Beyond academic papers

University research in our field is often fixated on small scales. We’ve made a huge step to scale up our research through to a product that is really useful,” reflects Dr Neal on the impact of the research.

“We’ve gone well beyond writing an academic paper or method.”

Professor Bates adds: “The fundamental scientific advances we’ve made are really important— to push forward knowledge and change how people understand things is at the core of what we do as scientists,” before providing, perhaps, the final word on detail and scale: “However, the  impact we’ve had on economic calculations and decisions that affect assets worth trillions of US dollars, and millions of people worldwide, is also what makes me very proud of our work.”

Tougher transport networks in the face of floods

How do we design cities to protect lives and prevent disruption from flooding?
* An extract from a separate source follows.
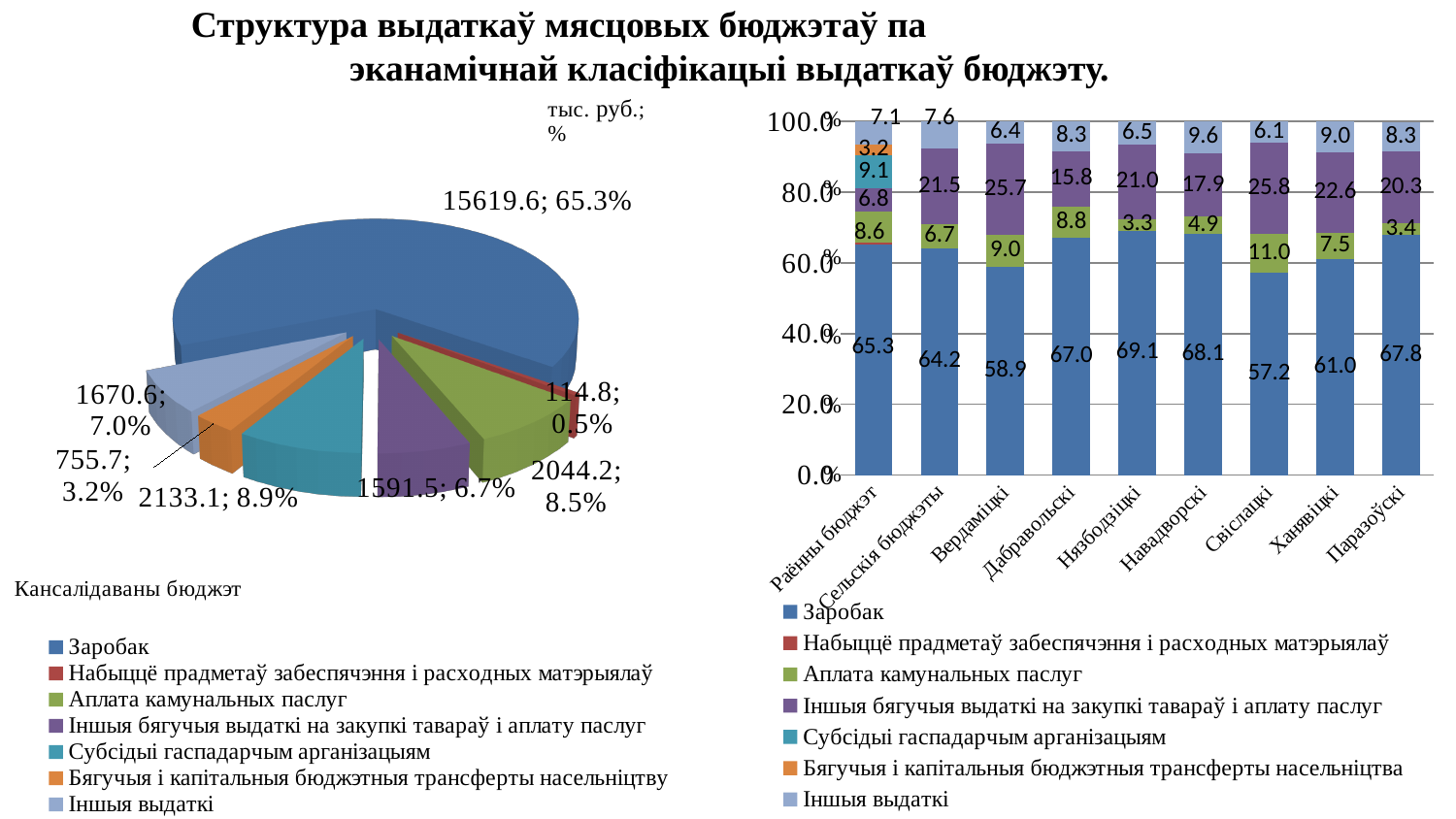
In the pie chart on the left, which category has the smallest slice? Набыццё прадметаў забеспячэння і расходных матэрыялаў In the pie chart on the left, what value and share are shown for Заробак? 15619.6; 65.3% What type of chart is shown on the left of the slide? Pie chart In the stacked bar chart on the right, how many categories are shown on the x axis? 9 In the stacked bar chart on the right, how many series does the legend list? 7 In the pie chart on the left, what is the difference between the values for Субсідыі гаспадарчым арганізацыям and Аплата камунальных паслуг? 88.9 In the pie chart on the left, what share does Субсідыі гаспадарчым арганізацыям have? 8.9% In the stacked bar chart on the right, what is the Заробак value for Нязбодзіцкі? 69.1 In the stacked bar chart on the right, which is larger: the Аплата камунальных паслуг value for Свіслацкі or for Паразоўскі? Свіслацкі In the stacked bar chart on the right, which category has the highest Іншыя выдаткі value? Навадворскі In the stacked bar chart on the right, which category has the lowest Заробак value? Свіслацкі In the stacked bar chart on the right, what is the difference between the Заробак values for Дабравольскі and Вердаміцкі? 8.1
This question is at the heart of University of Bristol flood-management research which seeks to improve the resilience of urban transport networks and bridges.
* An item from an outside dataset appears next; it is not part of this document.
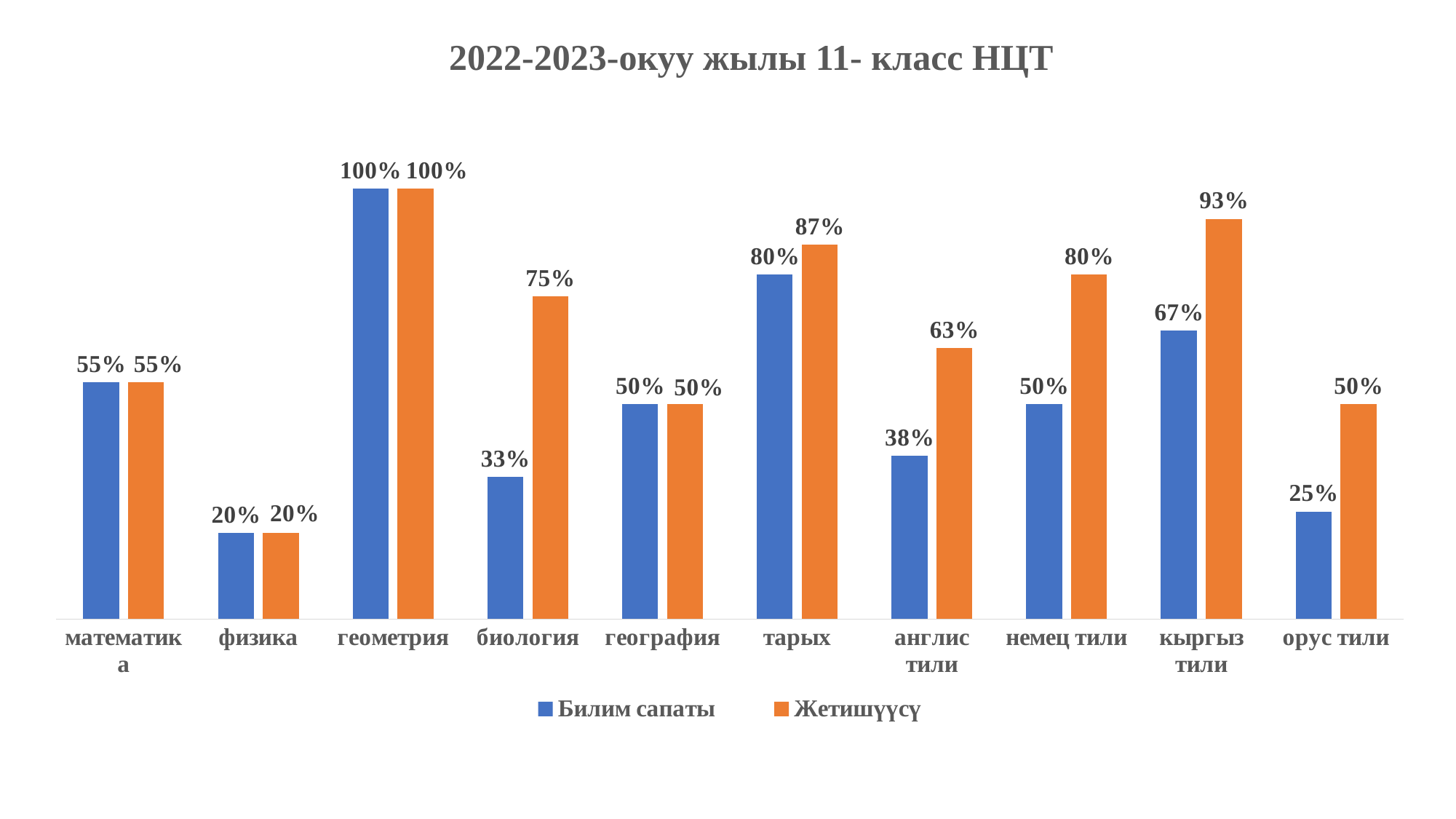
What is the title of the chart? 2022-2023-окуу жылы 11- класс НЦТ What kind of chart is shown on the slide? bar chart Which category has the lowest Билим сапаты value? физика How many categories are shown on the x axis? 10 Which is larger for немец тили: Билим сапаты or Жетишүүсү? Жетишүүсү How many series does the legend list? 2 What is the value of Билим сапаты for тарых? 80% What is the value of Жетишүүсү for биология? 75% What is the value of Билим сапаты for орус тили? 25% What is the difference between Жетишүүсү and Билим сапаты for англис тили? 25% Which category has the highest Жетишүүсү value? геометрия What is the value of Жетишүүсү for кыргыз тили? 93%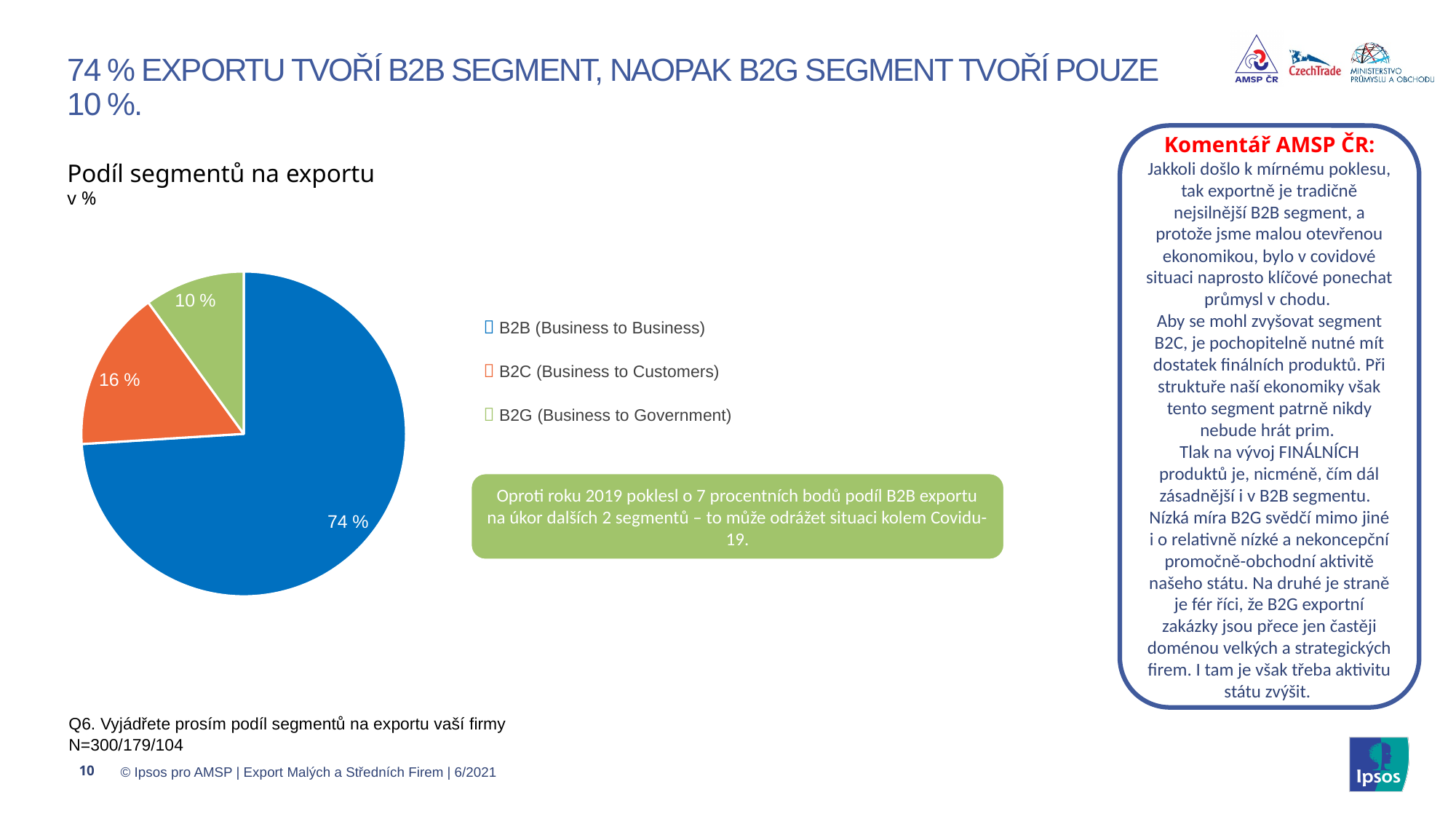
Which colour represents the B2G (Business to Government) segment in the pie chart? Green What share of export does the B2C (Business to Customers) segment have? 16 % How many segments are shown in the pie chart? 3 Which segment has the largest share of export? B2B (Business to Business) Which segment has a larger share, B2C or B2G? B2C (Business to Customers) What share of export does the B2G (Business to Government) segment have? 10 % Which segment has the smallest share of export? B2G (Business to Government) What is the difference in percentage points between the B2B and B2C shares? 58 What is the difference in percentage points between the B2C and B2G shares? 6 What is the title of the chart? Podíl segmentů na exportu What kind of chart is shown on the slide? Pie chart What share of export does the B2B (Business to Business) segment have? 74 %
Transport networks bind communities and support services together. A flooded road or collapsed bridge, for example, not only presents immediate threats to human safety, but has knock-on effects for the wider community.
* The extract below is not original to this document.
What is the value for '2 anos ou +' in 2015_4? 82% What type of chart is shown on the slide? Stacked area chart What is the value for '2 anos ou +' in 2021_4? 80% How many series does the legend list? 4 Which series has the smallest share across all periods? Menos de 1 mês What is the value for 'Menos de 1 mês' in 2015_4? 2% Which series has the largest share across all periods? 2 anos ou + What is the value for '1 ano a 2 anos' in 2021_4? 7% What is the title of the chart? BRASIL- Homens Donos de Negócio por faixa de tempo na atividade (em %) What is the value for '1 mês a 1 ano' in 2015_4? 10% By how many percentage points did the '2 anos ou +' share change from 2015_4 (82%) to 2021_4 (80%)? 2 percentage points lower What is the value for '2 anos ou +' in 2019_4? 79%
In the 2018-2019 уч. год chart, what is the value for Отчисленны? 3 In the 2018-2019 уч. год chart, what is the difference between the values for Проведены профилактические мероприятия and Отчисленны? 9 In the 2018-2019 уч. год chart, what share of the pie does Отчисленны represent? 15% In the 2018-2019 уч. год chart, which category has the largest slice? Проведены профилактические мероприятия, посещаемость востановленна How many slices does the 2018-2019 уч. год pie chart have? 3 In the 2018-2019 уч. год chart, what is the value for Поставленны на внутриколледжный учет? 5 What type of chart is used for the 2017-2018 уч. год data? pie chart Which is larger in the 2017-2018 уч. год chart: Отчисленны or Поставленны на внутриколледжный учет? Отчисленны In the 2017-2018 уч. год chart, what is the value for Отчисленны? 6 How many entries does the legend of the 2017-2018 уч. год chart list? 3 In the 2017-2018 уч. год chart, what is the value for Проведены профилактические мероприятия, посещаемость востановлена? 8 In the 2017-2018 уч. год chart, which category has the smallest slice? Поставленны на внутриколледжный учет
“Flood damage can hinder access to hospital or delay the evacuation of a disaster-hit school, for example,” explains Dr Maria Pregnolato of Bristol’s Faculty of Engineering. “Furthermore, re-routing transport is very disruptive to local economies and communities.”

The key to urban resilience is to see the city as a system-of-systems, Dr Pregnolato believes, and to understand cascading consequences, that is, those knock-on effects of flooding (Arrighi et al., 2021).

This requires a truly multi-disciplinary approach, and her Engineering team are working with hydrologists, transport scientists, economists and urban scientists to understand vulnerabilities in transport networks and to compute losses.  

The research is highlighting the need for both ‘grey’ (e.g. flood walls) and ‘green’ (e.g. rain gardens) measures in urban flood-risk management plans, as well as the importance of targeting limited resources for these at critical locations, given that flood-management investments typically have high benefit-cost thresholds (Pregnolato et al., 2016).

Dr Maria Pregnolato

Dr Maria Pregnolato

Dr Maria Pregnolato

Northside Bridge, UK: scour caused its collapse in 2009, and the death of a police officer.

Northside Bridge, UK: scour caused its collapse in 2009, and the tragic death of a police officer. (Image source: Andy V Byers at English Wikipedia).

Northside Bridge, UK: scour caused its collapse in 2009, and the tragic death of a police officer. (Image source: Andy V Byers at English Wikipedia).

Further, Dr Pregnolato is exploring how to protect bridges from scour, the number one cause of bridge collapse worldwide. Scour occurs when sediment is washed away from around a bridge’s foundations and is exacerbated by high and/or turbulent river flows.

The research team will build upon initial analysis of scour-monitoring systems for bridges (Vardanega et al, 2021) to develop a comprehensive picture of the influences on scour risk, including changes in river systems and the way climate change affects bridges. Working with the UK’s rail network manager, Network Rail, and a consultancy firm, James Fisher Testing Services, Dr Pregnolato and colleagues are exploring how continuous monitoring technologies on rail bridges could allow for more targeted, efficient scour-mitigation measures.

Dr Pregnolato says, “Engineers in many countries think that numerous bridges could have already reached the end of their expected life spans. However, in the UK we do not know which bridges are most at risk of damage by flooding because there is no national database or method for identifying structures at risk at country-level.” (Pregnolato, 2019)

“We want our research to help identify those at-risk bridges. As well as protecting lives, this knowledge would have huge economic value given that all preventative actions taken before bridge failure are much less expensive than rebuilding or relocating bridges afterwards.”